Greek journalist and author

Christos Christovasilis (Χρήστος Χρηστοβασίλης; c. 12 March 1861 – 26 August 1937) was a Greek journalist and author, representative of Greek pastoral literature. He was a collector of rural and folk material and one of the most important figures in the literature of Epirus in late 19th-early 20th century.

==Life==
Christovasilis was born in the village of Soulopoulo, Zitsa, Epirus, then in the Ottoman Empire. As a teenager he ran away from school in order to join the Epirus revolt of 1878, and participated in the guerilla operations near Sarandë. As a result, he was twice arrested by the Ottoman authorities and sentenced to death, but he managed to escape. In 1885 he moved to Athens, where he studied, compiled and published several works on Greek history. In December 1889 he won the literary competition of the Athenian newspaper Acropolis, with his countryside tale Pastoral new year. He subsequently decided to devote himself to journalism and literature. When the Balkan Wars (1912–1913) ended and most of Epirus became part of Greece, he moved to Ioannina and published a newspaper named Ελευθερία ("Freedom"). In 1924, he became a member of the administrative committee of the Educational Club (Εκπαιδευτικός Όμιλος) of Ioannina. together with other prominent figures of Epirus, such as Georgios Hatzis. Additionally, in 1936 he published the cultural magazine Epirote Leaves. Christovasilis was twice elected as a member of the Greek Parliament, in 1926 and 1935.

==Work==
Christovasilis was a collector of rural and folk material and one of the main representatives of Greek pastoral literature of that era.

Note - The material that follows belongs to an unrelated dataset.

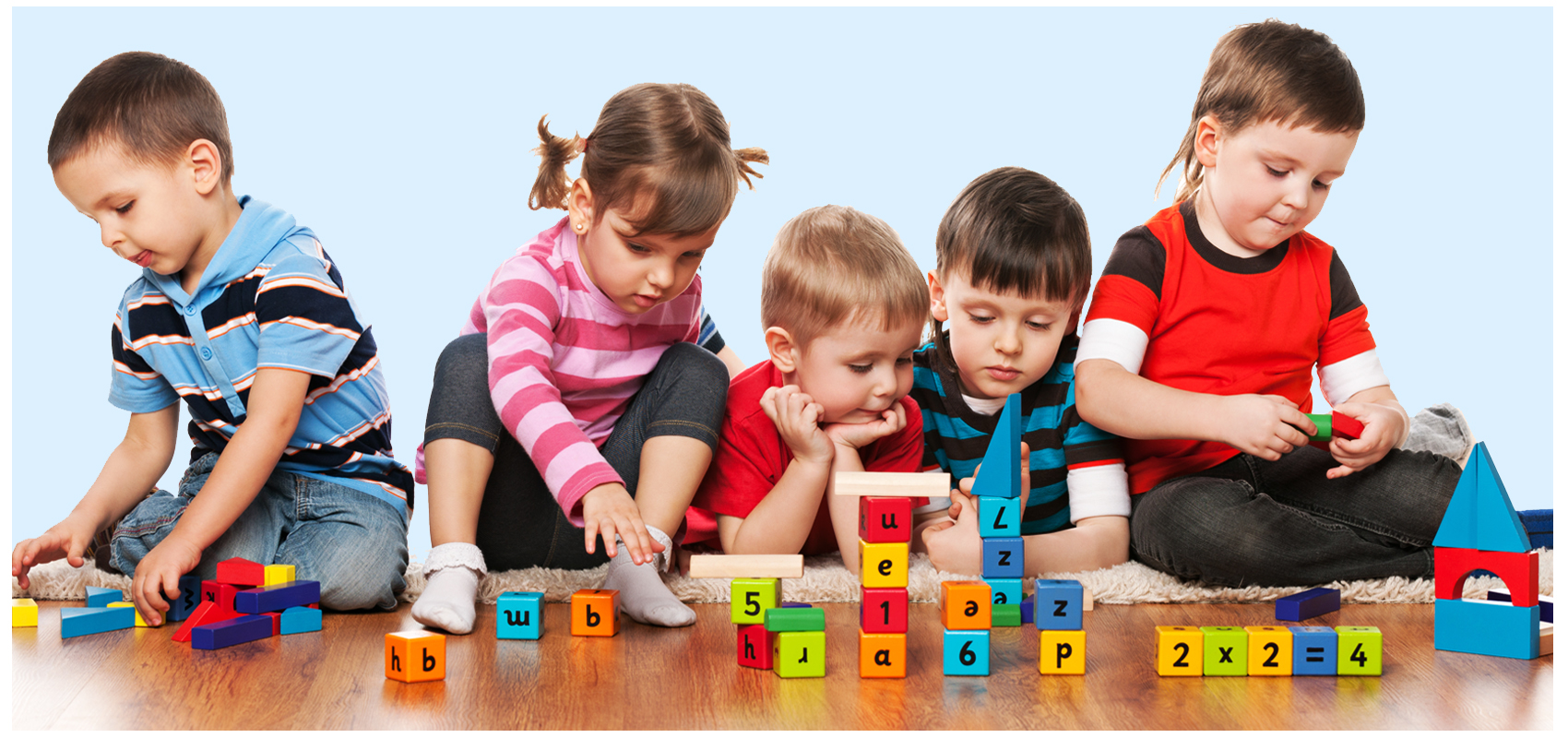 play and learning for the preschool child Some of the skills children learn in preschool include social skills, problem solving and fine motor skills children also learn numbers and counting, letters and literacy, and basic colors and shapes, explains parents magazine in preschool, children are taught important social skills, such as.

He wrote his works in the Demotic (vernacular) language, which he called "koine of the future". His work was inspired by high degree of patriotism aimed against Ottoman rule. Christovassilis best prose is gathered in the Stories of Exile (1889) and in Stories from the Stockyard (1898), a compilation of eleven stories inspired from his rural childhood. Additionally, in 1901 he published the Tales of the Mountain and the Valley, which earned him another literary prize, promulgated by the supporter of the Demotic language, Ioannis Psycharis.